The past decade has seen a dramatic change in the makeup of energy charges, shifting from a cost primarily made up of the wholesale price of electricity to a cost primarily made up of various third party charges. Not only do these third party charges keep increasing in size, more of them are being introduced. The most recent being the Energy Intensive Industries (EII) charge which has been introduced in an attempt to mitigate further damage to energy intensive businesses such as the recent collapse of the steel industry in the UK.
EII is actually a tax break for businesses that are deemed energy intensive and has been designed to help industries such as steel become more competitive globally. The tax break will allow energy intensive businesses a potential 85% rebate against their Feed in Tariff (FiT) charges and Renewable Obligation (RO) Charges. However, as these businesses will now pay less tax on their electricity, costs will increase throughout the UK for businesses who are not energy intensive by approximately 1.5%.
The theory behind the scheme takes a view of reducing energy expenditures for industries that are energy intensive to provide them with more space to lower the price of their products, making it more attractive for foreign and domestic buyers. With cheep steel currently flooding the markets from China, UK steel production has suffered dramatically and it is hoped that reducing the cost of energy for the steel industry will help it to recover.
The wholesale cost of energy has been extremely bearish since the beginning of 2015, with the collapse of oil prices having a direct impact on gas and electricity prices. Oversupply coupled with a mild winter has pushed the price of gas and electricity down to the lowest level seen for years. However, the wholesale cost of electricity now accounts for only 45% of a businesses electricity price, which is why although the wholesale price has been in decline, significant savings are not making their way through to end users.
Other third party charges such as Transmission Network Use of System (TNUoS), Distribution Network Use of System (DNUoS) and Feed in Tariff (FiT) charges are also forecast to increase for the forecastable future, leaving the wholesale cost of electricity playing an even smaller part in the overall cost of a bill. Balancing Network Use of Systems (BNUoS) in the past was a relatively small charge, however it now makes up approximately 3% of a bill and is also anticipated to increase over the coming years.

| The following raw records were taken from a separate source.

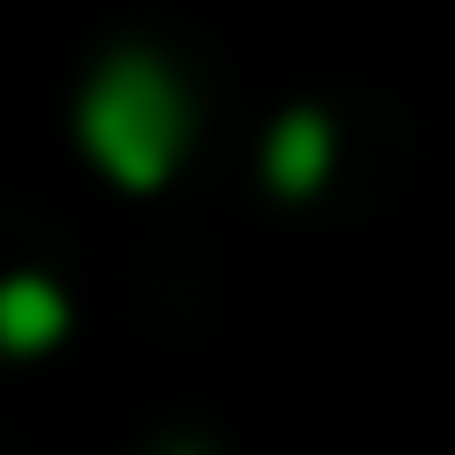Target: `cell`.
<instances>
[{"label": "cell", "mask_w": 455, "mask_h": 455, "mask_svg": "<svg viewBox=\"0 0 455 455\" xmlns=\"http://www.w3.org/2000/svg\"><path fill=\"white\" fill-rule=\"evenodd\" d=\"M264 184L280 200H312L328 176H336V112L328 104H288L272 128H264V152H256Z\"/></svg>", "instance_id": "7a4b0ae2"}, {"label": "cell", "mask_w": 455, "mask_h": 455, "mask_svg": "<svg viewBox=\"0 0 455 455\" xmlns=\"http://www.w3.org/2000/svg\"><path fill=\"white\" fill-rule=\"evenodd\" d=\"M72 336V296L48 272H8L0 280V352L8 360H40Z\"/></svg>", "instance_id": "3957f363"}, {"label": "cell", "mask_w": 455, "mask_h": 455, "mask_svg": "<svg viewBox=\"0 0 455 455\" xmlns=\"http://www.w3.org/2000/svg\"><path fill=\"white\" fill-rule=\"evenodd\" d=\"M72 136L88 152V168L120 192H160L176 168H184V144H192V96L176 80V64L144 40L96 56V72L80 80V104H72Z\"/></svg>", "instance_id": "6da1fadb"}]
</instances>
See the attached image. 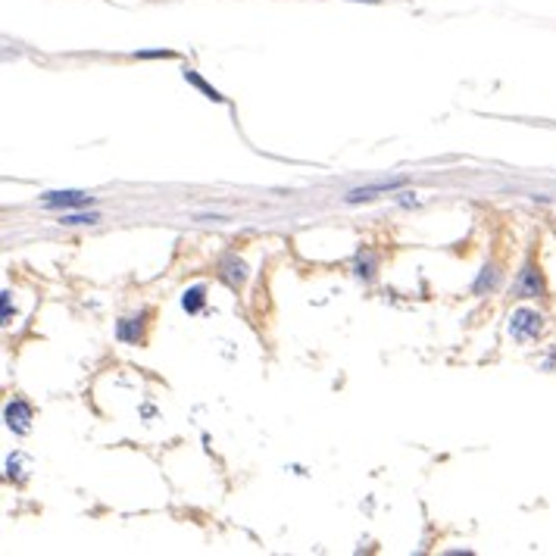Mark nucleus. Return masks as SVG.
<instances>
[{
	"instance_id": "13",
	"label": "nucleus",
	"mask_w": 556,
	"mask_h": 556,
	"mask_svg": "<svg viewBox=\"0 0 556 556\" xmlns=\"http://www.w3.org/2000/svg\"><path fill=\"white\" fill-rule=\"evenodd\" d=\"M10 291H4V294H0V300H4V322H10V312H13V303H10Z\"/></svg>"
},
{
	"instance_id": "8",
	"label": "nucleus",
	"mask_w": 556,
	"mask_h": 556,
	"mask_svg": "<svg viewBox=\"0 0 556 556\" xmlns=\"http://www.w3.org/2000/svg\"><path fill=\"white\" fill-rule=\"evenodd\" d=\"M185 82H191V85H194V88H197V91H203V94H207L209 100H213V104H222V100H225L222 94H219L216 88H209V85L203 82V78H200L197 72H194V69H185Z\"/></svg>"
},
{
	"instance_id": "4",
	"label": "nucleus",
	"mask_w": 556,
	"mask_h": 556,
	"mask_svg": "<svg viewBox=\"0 0 556 556\" xmlns=\"http://www.w3.org/2000/svg\"><path fill=\"white\" fill-rule=\"evenodd\" d=\"M406 178H391V182H375V185H363V187H354V191H347V203H363V200H375L378 194H391L397 191V187H403Z\"/></svg>"
},
{
	"instance_id": "14",
	"label": "nucleus",
	"mask_w": 556,
	"mask_h": 556,
	"mask_svg": "<svg viewBox=\"0 0 556 556\" xmlns=\"http://www.w3.org/2000/svg\"><path fill=\"white\" fill-rule=\"evenodd\" d=\"M366 4H378V0H366Z\"/></svg>"
},
{
	"instance_id": "6",
	"label": "nucleus",
	"mask_w": 556,
	"mask_h": 556,
	"mask_svg": "<svg viewBox=\"0 0 556 556\" xmlns=\"http://www.w3.org/2000/svg\"><path fill=\"white\" fill-rule=\"evenodd\" d=\"M222 278L229 281L231 288H241L247 281V266L238 260V256H229V260H222Z\"/></svg>"
},
{
	"instance_id": "5",
	"label": "nucleus",
	"mask_w": 556,
	"mask_h": 556,
	"mask_svg": "<svg viewBox=\"0 0 556 556\" xmlns=\"http://www.w3.org/2000/svg\"><path fill=\"white\" fill-rule=\"evenodd\" d=\"M513 291H516V297H541L544 294L541 272H538L535 266H525V269L519 272V278H516Z\"/></svg>"
},
{
	"instance_id": "12",
	"label": "nucleus",
	"mask_w": 556,
	"mask_h": 556,
	"mask_svg": "<svg viewBox=\"0 0 556 556\" xmlns=\"http://www.w3.org/2000/svg\"><path fill=\"white\" fill-rule=\"evenodd\" d=\"M60 222L62 225H94V222H97V216H94V213H88V216H82V213H62Z\"/></svg>"
},
{
	"instance_id": "9",
	"label": "nucleus",
	"mask_w": 556,
	"mask_h": 556,
	"mask_svg": "<svg viewBox=\"0 0 556 556\" xmlns=\"http://www.w3.org/2000/svg\"><path fill=\"white\" fill-rule=\"evenodd\" d=\"M375 266H378V256H375L372 250H363V254L356 256V276L359 278H372L375 276Z\"/></svg>"
},
{
	"instance_id": "1",
	"label": "nucleus",
	"mask_w": 556,
	"mask_h": 556,
	"mask_svg": "<svg viewBox=\"0 0 556 556\" xmlns=\"http://www.w3.org/2000/svg\"><path fill=\"white\" fill-rule=\"evenodd\" d=\"M544 332V319H541V312H535V310H516L513 316H510V334L516 341H531V338H538V334Z\"/></svg>"
},
{
	"instance_id": "7",
	"label": "nucleus",
	"mask_w": 556,
	"mask_h": 556,
	"mask_svg": "<svg viewBox=\"0 0 556 556\" xmlns=\"http://www.w3.org/2000/svg\"><path fill=\"white\" fill-rule=\"evenodd\" d=\"M141 322H144V312H141L138 319H122L119 328H116L119 341H125V344H138V341H141V328H144Z\"/></svg>"
},
{
	"instance_id": "11",
	"label": "nucleus",
	"mask_w": 556,
	"mask_h": 556,
	"mask_svg": "<svg viewBox=\"0 0 556 556\" xmlns=\"http://www.w3.org/2000/svg\"><path fill=\"white\" fill-rule=\"evenodd\" d=\"M497 278H500L497 266H484V269H481V278L475 281V288H472V291H475V294H484V291H491V288L497 285Z\"/></svg>"
},
{
	"instance_id": "3",
	"label": "nucleus",
	"mask_w": 556,
	"mask_h": 556,
	"mask_svg": "<svg viewBox=\"0 0 556 556\" xmlns=\"http://www.w3.org/2000/svg\"><path fill=\"white\" fill-rule=\"evenodd\" d=\"M4 419H6V428L16 435H28L31 428V406L26 400H10L4 410Z\"/></svg>"
},
{
	"instance_id": "10",
	"label": "nucleus",
	"mask_w": 556,
	"mask_h": 556,
	"mask_svg": "<svg viewBox=\"0 0 556 556\" xmlns=\"http://www.w3.org/2000/svg\"><path fill=\"white\" fill-rule=\"evenodd\" d=\"M203 285H194V288H187L185 291V297H182V307L187 310V312H200L203 310Z\"/></svg>"
},
{
	"instance_id": "2",
	"label": "nucleus",
	"mask_w": 556,
	"mask_h": 556,
	"mask_svg": "<svg viewBox=\"0 0 556 556\" xmlns=\"http://www.w3.org/2000/svg\"><path fill=\"white\" fill-rule=\"evenodd\" d=\"M41 203L47 209H82V207H91L94 197L85 191H47L41 194Z\"/></svg>"
}]
</instances>
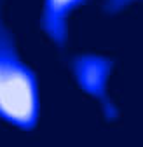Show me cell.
Masks as SVG:
<instances>
[{"label":"cell","instance_id":"1","mask_svg":"<svg viewBox=\"0 0 143 147\" xmlns=\"http://www.w3.org/2000/svg\"><path fill=\"white\" fill-rule=\"evenodd\" d=\"M37 112L35 77L17 58L9 32L0 23V117L21 128H31Z\"/></svg>","mask_w":143,"mask_h":147},{"label":"cell","instance_id":"2","mask_svg":"<svg viewBox=\"0 0 143 147\" xmlns=\"http://www.w3.org/2000/svg\"><path fill=\"white\" fill-rule=\"evenodd\" d=\"M82 0H47L45 4V26L54 35L61 37L63 33V21L70 9H74Z\"/></svg>","mask_w":143,"mask_h":147}]
</instances>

Some potential good news for the future is that the Renewable Obligation (RO) will close in 2017 with the amount of money paid on a bill expected to be phased out from 2020 onwards. Businesses will therefore eventually start to see a reduction in this charge, which currently makes up approximately 17% of their overall electricity cost. Once this charge starts to decline from 2020 it is hoped that this will see a reduction in the overall cost of electricity, however some market sentiments suggest it will simply be swallowed up by other third party charges.
RO was introduced in 2002 to incentivise the building of large scale renewable energy projects. It requires suppliers to source a certain percentage of the electricity they provide to their customers from renewable energy. Any large scale renewable projects that are built up until the closure date will be given full lifetime support until 2037.
The energy landscape is evolving and costs are constantly changing which can be a huge issue for businesses wanting to budget for the next five years. It is becoming increasingly complex to fully fix electricity prices for a number of years, as suppliers are unsure as to how high third party charges will increase.
When a supplier offers a fully fixed price to a business, they take into consideration the cost of the third party charges over the duration of the contract period. However the longer the contract period, the higher the premium will be to cover the risk. Suppliers offer customers pass through contracts, where the third party charges are passed through and added onto bills as they increase in size. This can look very appealing to businesses, as the original price before the third party charges are added can be very low, however they must be wary of that price increasing throughout the duration of the contract.
The picture for gas is completely different to that of electricity, with the wholesale cost of gas making up a much bigger percentage of the total cost. This has allowed businesses to take advantage of the low wholesale costs and see very healthy savings on their bills.